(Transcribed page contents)
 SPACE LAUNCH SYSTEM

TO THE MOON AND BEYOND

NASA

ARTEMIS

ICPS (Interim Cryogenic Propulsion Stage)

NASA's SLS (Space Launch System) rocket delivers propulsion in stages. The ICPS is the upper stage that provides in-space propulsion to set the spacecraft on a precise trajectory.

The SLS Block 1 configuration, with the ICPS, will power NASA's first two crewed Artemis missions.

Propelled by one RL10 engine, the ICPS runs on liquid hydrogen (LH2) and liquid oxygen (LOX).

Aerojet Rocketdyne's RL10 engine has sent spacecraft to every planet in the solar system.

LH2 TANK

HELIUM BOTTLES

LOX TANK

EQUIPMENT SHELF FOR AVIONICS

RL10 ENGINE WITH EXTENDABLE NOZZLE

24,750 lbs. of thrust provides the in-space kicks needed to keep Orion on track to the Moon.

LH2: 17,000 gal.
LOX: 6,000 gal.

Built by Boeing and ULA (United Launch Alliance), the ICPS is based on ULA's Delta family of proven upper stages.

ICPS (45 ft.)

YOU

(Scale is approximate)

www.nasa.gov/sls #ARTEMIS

PROBLEM DESCRIPTION
Please restate only the opening stretch of the records above: every line from the first through the one containing "LOX: 6,000 gal.", exactly as written.

SOLUTION TO THIS TASK
 SPACE LAUNCH SYSTEM

TO THE MOON AND BEYOND

NASA

ARTEMIS

ICPS (Interim Cryogenic Propulsion Stage)

NASA's SLS (Space Launch System) rocket delivers propulsion in stages. The ICPS is the upper stage that provides in-space propulsion to set the spacecraft on a precise trajectory.

The SLS Block 1 configuration, with the ICPS, will power NASA's first two crewed Artemis missions.

Propelled by one RL10 engine, the ICPS runs on liquid hydrogen (LH2) and liquid oxygen (LOX).

Aerojet Rocketdyne's RL10 engine has sent spacecraft to every planet in the solar system.

LH2 TANK

HELIUM BOTTLES

LOX TANK

EQUIPMENT SHELF FOR AVIONICS

RL10 ENGINE WITH EXTENDABLE NOZZLE

24,750 lbs. of thrust provides the in-space kicks needed to keep Orion on track to the Moon.

LH2: 17,000 gal.
LOX: 6,000 gal.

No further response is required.